In those days, the press was not entirely devoid of political color, but the honor of the press and the dignity of journalists were paramount. They supported political forces to some extent but avoided exaggeration and refrained from becoming followers of politicians.

Nowadays, press and news agencies often lack such integrity, becoming biased for the sake of income, survival, and the individual positions of journalists. In global affairs, they tend to present events in black and white, portraying heroes and villains. Competing for attention, they follow popular trends rather than focusing on what would be beneficial for the public. The worst aspect is their tendency to chase money, align with popular viewpoints, and withhold information.

Western news media often follow popular public opinions and the views of prominent political leaders and parties. They create stereotypical storylines and images of countries, providing readers only with selected facts and perspectives, thus shaping a desired narrative.

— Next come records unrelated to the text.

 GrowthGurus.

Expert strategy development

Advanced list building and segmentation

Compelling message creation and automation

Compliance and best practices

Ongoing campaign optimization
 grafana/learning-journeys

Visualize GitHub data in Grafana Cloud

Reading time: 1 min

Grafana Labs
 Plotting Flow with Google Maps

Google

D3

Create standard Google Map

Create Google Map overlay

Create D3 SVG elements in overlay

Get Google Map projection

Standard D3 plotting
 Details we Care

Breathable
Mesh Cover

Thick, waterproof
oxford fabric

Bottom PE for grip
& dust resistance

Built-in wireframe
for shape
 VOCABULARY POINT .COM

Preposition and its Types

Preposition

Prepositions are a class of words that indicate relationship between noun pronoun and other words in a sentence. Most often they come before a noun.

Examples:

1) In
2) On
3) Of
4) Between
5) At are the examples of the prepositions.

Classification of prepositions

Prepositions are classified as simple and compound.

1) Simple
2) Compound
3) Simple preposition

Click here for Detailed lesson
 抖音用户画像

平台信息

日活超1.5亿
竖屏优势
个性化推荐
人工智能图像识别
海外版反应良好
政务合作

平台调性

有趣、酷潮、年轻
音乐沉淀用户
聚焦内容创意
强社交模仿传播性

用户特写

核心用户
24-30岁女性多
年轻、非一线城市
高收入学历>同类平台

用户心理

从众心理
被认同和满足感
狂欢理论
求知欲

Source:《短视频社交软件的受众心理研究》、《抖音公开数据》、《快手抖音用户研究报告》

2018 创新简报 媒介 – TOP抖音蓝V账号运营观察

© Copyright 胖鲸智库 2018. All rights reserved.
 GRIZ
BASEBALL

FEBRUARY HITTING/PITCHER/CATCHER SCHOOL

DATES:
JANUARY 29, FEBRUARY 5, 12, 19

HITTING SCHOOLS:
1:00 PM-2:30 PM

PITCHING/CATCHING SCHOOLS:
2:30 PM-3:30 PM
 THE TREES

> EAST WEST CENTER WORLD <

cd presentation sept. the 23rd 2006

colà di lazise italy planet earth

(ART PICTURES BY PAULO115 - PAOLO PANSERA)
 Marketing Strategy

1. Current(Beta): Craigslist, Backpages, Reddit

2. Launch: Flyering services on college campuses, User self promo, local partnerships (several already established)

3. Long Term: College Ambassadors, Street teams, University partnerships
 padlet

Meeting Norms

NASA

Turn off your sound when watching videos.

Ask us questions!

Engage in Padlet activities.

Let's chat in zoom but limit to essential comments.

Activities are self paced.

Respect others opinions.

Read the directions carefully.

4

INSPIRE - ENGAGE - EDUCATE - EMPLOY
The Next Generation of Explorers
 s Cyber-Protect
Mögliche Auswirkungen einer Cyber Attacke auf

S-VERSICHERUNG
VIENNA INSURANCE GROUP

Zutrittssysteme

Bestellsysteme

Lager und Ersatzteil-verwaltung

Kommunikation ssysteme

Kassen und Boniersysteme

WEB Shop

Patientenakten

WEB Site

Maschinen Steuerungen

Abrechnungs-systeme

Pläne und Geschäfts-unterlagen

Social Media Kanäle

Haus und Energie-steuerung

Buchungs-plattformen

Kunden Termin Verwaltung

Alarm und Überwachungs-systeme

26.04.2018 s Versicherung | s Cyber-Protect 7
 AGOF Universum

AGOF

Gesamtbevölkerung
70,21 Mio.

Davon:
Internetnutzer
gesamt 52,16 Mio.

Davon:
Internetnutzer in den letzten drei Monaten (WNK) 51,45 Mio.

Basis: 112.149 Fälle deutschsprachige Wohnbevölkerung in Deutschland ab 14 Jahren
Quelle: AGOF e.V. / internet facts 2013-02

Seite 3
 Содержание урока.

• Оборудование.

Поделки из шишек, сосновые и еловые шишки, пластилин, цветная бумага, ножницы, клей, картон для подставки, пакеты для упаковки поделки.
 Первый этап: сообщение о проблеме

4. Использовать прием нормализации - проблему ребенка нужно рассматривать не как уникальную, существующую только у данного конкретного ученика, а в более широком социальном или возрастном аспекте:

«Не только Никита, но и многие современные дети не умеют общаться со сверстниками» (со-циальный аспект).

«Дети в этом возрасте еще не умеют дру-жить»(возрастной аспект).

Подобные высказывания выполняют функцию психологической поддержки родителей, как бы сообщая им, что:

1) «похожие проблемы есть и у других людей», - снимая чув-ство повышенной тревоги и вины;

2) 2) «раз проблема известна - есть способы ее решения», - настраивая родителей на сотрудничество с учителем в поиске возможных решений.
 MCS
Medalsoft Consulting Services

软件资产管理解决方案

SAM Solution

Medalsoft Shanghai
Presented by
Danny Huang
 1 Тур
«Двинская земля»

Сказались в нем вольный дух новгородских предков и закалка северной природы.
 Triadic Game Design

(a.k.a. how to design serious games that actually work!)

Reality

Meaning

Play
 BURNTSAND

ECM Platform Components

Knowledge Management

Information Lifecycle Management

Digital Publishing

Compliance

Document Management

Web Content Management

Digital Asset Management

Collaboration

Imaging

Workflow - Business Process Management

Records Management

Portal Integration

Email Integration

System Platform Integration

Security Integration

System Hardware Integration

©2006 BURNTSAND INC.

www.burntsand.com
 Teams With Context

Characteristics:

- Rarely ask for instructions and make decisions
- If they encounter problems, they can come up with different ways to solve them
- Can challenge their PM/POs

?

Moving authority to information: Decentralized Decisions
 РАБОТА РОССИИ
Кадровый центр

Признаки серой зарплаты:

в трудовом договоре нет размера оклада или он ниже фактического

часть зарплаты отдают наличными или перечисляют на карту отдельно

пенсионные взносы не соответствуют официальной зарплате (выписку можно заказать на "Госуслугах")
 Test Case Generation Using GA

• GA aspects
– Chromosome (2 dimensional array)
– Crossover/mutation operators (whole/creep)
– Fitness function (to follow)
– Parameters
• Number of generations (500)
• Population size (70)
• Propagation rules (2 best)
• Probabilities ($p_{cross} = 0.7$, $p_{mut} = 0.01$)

Recent global events illustrate this trend. In the Ukraine-Russia war, the Israel-Palestine conflict, and the Iran-Israel tensions, Western news media often portray situations in terms of black and white, heroes and villains, rather than presenting information to prevent conflict. For instance, concerns arose about a potential world war involving multiple countries after Iran’s recent missile and drone attacks on Israel.

Similarly, Myanmar’s news media face various obstacles, often struggling to gather accurate and reliable information about the country’s internal conflicts, battles, and human rights abuses. They frequently present biased reporting, influenced by their allegiance to or fear of powerful political and armed groups, hiding unwanted information or truths.

In the era of social media and digital publishing, audience reactions can be seen through comments. Although not every comment is relevant, missing information, inaccuracies, and omissions in important content are often highlighted.

Like international news media, Myanmar’s news media will likely evolve with the times.

For audiences, relying on trusted news media for important decisions carries a high risk of making mistakes and being misled.

Emphasizing only the information one wants to see, rather than what exists, and presenting only desired outcomes can distance us further from reality. This approach may eventually lead to incorrect decisions and outcomes.

The media should not determine what is right and wrong; that is the role of history. The news media are responsible for verifying and presenting accurate information and should also question and hold organizations accountable.